Summary
The tenth stanza describes Midas’s new living situation. When Mrs Midas visits him, walking from her car parked a distance away, she can tell that she is getting close to him because she sees trout that have been turned into gold laying on the grass. She also once saw a hare caught in a trap, turned into gold. She sees her husband’s footsteps on a path next to the river, and these have also been turned into gold. Because he can no longer eat without turning his food into gold, her husband has become thin and delirious. He claims that he can hear music from the Greek God Pan coming from the woods. Mrs Midas decides this is the last straw and she can no longer visit her husband.
Analysis
The stanza juxtaposes the physical beauty of the gold with the dire consequences of Midas’s wish. His footprints were “glistening” on the golden path and the hare is described as a “beautiful lemon mistake” (Lines 55-56). Despite the glittering and monetarily valuable surroundings, Midas himself is “thin,/delirious” (Lines 57-58). The stanza continues the references to food throughout the poem—trout, hare, and lemon (with the reference to lemon being used to ironically describe the hare, which has turned into gold)—juxtaposing the availability of food with Midas’s inability to eat it. Finally, Mrs Midas describes her husband’s delirium as the “final straw” and decides not to visit him anymore, which is another ironic symbol, as straw is golden in color (Line 59).
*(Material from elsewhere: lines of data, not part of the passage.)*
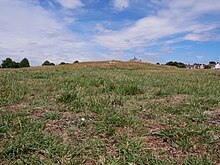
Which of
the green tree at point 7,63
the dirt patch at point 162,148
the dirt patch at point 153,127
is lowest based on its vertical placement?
the dirt patch at point 162,148

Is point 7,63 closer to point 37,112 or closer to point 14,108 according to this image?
point 14,108

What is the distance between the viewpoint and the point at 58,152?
9.50ft

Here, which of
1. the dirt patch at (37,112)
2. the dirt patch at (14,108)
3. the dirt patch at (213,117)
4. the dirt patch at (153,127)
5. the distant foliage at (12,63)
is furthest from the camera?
the distant foliage at (12,63)

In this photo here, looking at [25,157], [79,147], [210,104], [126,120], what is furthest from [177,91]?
[25,157]

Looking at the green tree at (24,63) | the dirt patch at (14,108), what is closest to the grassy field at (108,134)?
the dirt patch at (14,108)

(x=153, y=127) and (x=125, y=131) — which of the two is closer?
(x=125, y=131)

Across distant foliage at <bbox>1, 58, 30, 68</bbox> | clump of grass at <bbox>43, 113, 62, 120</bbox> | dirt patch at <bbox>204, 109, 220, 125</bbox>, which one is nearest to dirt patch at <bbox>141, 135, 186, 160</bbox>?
dirt patch at <bbox>204, 109, 220, 125</bbox>

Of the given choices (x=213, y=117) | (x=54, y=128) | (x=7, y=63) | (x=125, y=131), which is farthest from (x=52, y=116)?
(x=7, y=63)

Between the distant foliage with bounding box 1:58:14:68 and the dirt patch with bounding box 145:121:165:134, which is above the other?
the distant foliage with bounding box 1:58:14:68

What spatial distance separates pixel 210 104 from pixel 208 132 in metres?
2.23

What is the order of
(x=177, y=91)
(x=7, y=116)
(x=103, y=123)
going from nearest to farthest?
(x=103, y=123)
(x=7, y=116)
(x=177, y=91)

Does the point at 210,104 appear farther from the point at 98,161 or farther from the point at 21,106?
the point at 21,106

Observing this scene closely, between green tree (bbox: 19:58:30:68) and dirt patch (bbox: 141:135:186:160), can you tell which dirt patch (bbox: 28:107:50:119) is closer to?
dirt patch (bbox: 141:135:186:160)

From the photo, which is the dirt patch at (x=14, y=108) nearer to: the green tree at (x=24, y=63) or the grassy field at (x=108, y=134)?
the grassy field at (x=108, y=134)
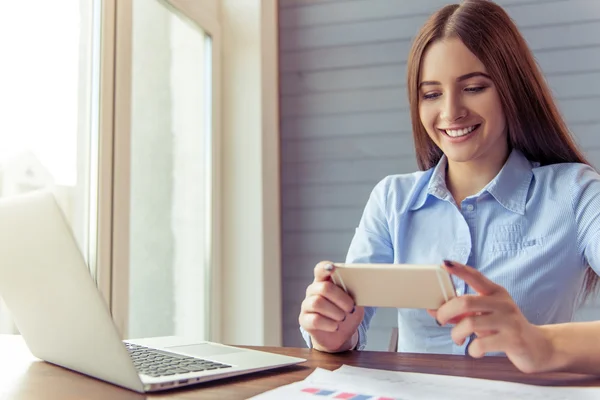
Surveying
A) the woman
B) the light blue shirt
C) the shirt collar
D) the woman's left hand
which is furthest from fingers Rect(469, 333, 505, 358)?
the shirt collar

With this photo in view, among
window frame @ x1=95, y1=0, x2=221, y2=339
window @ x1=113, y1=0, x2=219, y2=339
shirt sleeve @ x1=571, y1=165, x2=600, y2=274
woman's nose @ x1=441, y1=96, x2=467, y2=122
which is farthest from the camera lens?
window @ x1=113, y1=0, x2=219, y2=339

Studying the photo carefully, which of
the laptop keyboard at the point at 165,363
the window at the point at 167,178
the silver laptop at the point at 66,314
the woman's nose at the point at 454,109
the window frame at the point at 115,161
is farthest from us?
the window at the point at 167,178

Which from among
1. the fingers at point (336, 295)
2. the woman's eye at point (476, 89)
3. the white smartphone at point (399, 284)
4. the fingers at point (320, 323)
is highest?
the woman's eye at point (476, 89)

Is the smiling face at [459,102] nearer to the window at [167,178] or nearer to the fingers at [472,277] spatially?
the fingers at [472,277]

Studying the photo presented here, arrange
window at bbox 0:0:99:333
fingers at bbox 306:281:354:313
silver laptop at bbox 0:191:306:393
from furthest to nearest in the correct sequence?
window at bbox 0:0:99:333 → fingers at bbox 306:281:354:313 → silver laptop at bbox 0:191:306:393

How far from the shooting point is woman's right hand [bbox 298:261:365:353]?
996mm

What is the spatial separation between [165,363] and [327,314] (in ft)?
0.95

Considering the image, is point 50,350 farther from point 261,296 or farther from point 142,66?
point 261,296

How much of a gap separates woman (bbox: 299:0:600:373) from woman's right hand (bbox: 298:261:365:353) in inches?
2.2

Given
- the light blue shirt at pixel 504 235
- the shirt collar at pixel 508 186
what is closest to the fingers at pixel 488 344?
the light blue shirt at pixel 504 235

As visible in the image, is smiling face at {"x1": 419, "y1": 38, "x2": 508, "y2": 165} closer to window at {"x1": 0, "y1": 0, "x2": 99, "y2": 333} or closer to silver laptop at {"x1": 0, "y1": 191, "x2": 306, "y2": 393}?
silver laptop at {"x1": 0, "y1": 191, "x2": 306, "y2": 393}

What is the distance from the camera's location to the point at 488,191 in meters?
1.45

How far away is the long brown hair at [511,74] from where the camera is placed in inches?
54.9

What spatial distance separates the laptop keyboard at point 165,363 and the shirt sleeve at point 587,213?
0.85m
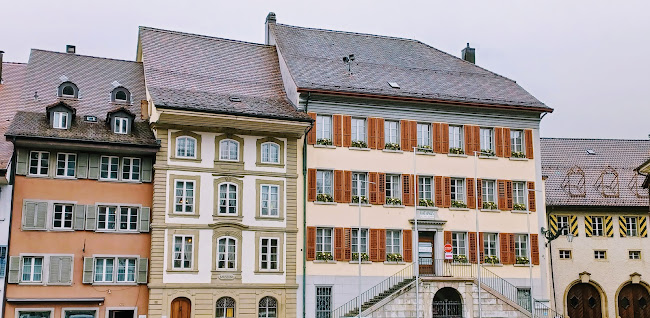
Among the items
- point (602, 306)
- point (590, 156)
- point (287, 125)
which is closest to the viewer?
point (287, 125)

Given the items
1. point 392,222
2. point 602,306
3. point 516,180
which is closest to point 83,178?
point 392,222

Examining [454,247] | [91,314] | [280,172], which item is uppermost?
[280,172]

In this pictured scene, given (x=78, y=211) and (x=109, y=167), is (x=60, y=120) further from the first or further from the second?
(x=78, y=211)

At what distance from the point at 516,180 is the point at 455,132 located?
12.6ft

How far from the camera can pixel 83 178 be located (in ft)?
119

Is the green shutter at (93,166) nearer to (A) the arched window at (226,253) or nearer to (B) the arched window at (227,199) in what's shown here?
(B) the arched window at (227,199)

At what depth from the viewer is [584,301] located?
4784cm

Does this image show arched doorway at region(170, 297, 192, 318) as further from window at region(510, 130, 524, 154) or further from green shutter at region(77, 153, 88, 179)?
window at region(510, 130, 524, 154)

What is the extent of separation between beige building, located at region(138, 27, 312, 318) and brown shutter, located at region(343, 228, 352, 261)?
2.48 metres

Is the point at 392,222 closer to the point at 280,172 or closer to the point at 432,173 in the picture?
the point at 432,173

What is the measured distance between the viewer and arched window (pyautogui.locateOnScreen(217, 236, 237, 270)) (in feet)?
123

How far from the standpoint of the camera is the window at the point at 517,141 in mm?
43750

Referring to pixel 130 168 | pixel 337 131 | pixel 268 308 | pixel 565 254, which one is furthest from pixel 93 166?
pixel 565 254

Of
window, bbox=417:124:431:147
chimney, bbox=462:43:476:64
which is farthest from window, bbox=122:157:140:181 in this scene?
chimney, bbox=462:43:476:64
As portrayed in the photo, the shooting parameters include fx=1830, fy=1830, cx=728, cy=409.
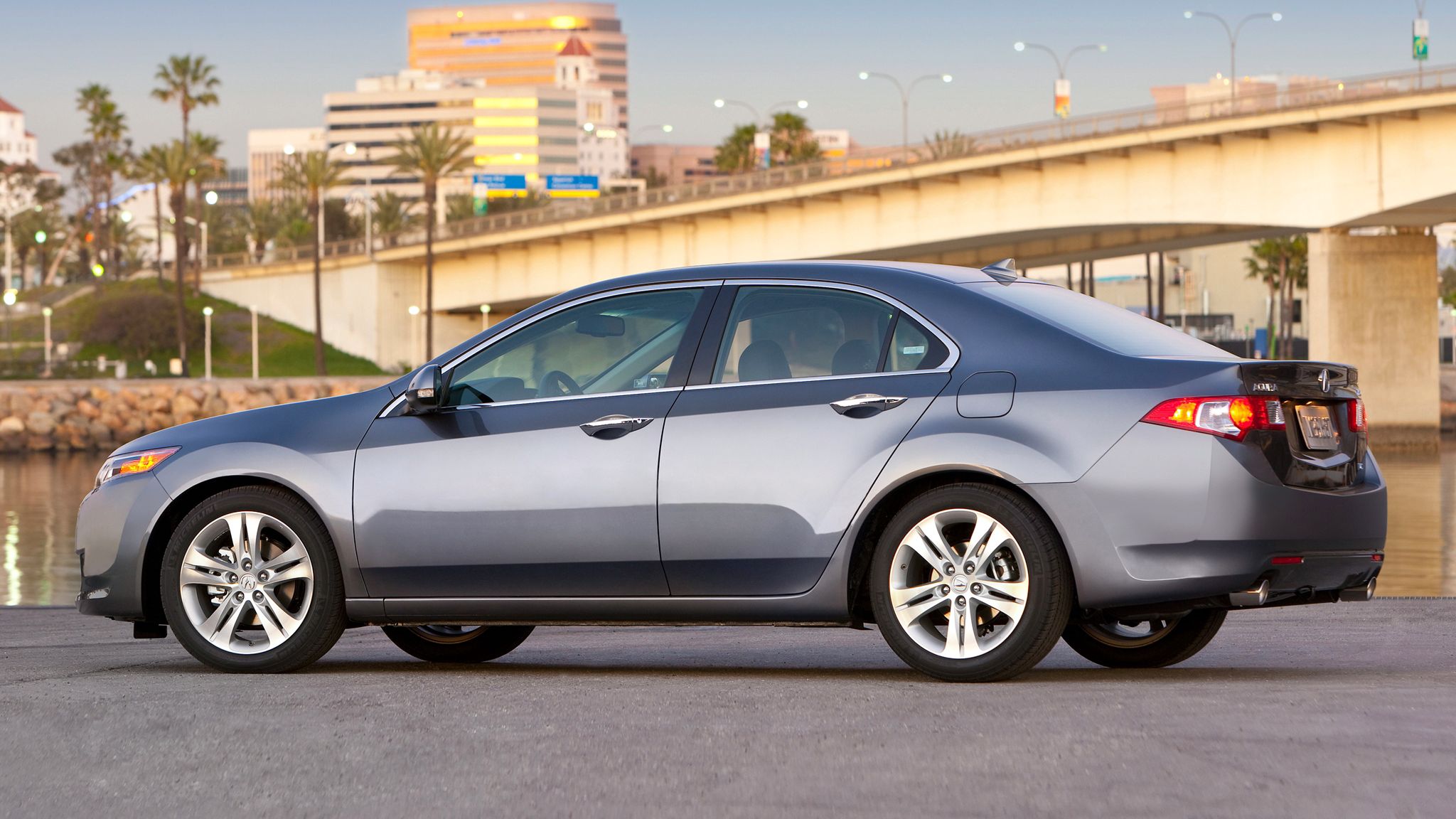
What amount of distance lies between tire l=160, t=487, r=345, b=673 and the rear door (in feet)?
4.71

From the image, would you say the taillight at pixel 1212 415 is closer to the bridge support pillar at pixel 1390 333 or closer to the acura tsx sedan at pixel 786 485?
the acura tsx sedan at pixel 786 485

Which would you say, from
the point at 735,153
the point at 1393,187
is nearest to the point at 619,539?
the point at 1393,187

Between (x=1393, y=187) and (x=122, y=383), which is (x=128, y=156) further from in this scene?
(x=1393, y=187)

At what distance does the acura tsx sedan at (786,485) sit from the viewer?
20.2ft

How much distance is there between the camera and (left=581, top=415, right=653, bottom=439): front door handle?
6.77 metres

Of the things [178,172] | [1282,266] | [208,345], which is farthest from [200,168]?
[1282,266]

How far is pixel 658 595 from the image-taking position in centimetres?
669

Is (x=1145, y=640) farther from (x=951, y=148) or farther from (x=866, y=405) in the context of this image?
(x=951, y=148)

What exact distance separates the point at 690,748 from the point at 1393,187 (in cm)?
4607

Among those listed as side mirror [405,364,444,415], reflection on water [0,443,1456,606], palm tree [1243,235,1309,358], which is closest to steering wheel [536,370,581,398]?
side mirror [405,364,444,415]

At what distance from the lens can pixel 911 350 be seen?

The reference to the "music of Pan" is another allusion (Line 58). Pan is the god of the primal wilderness and is associated with animals and nature. When Mr. Midas notes that he hears the music of this god after he has wasted away from hunger into a delirious wild man of the woods, he himself becomes an ironic symbol of his de-evolutionary slide from living the dream to living like an animal. Mrs Midas recognizes that this is the final straw because her husband is forced to completely withdraw from society and join the god of the wilderness, contrasting with the purpose of his original wish.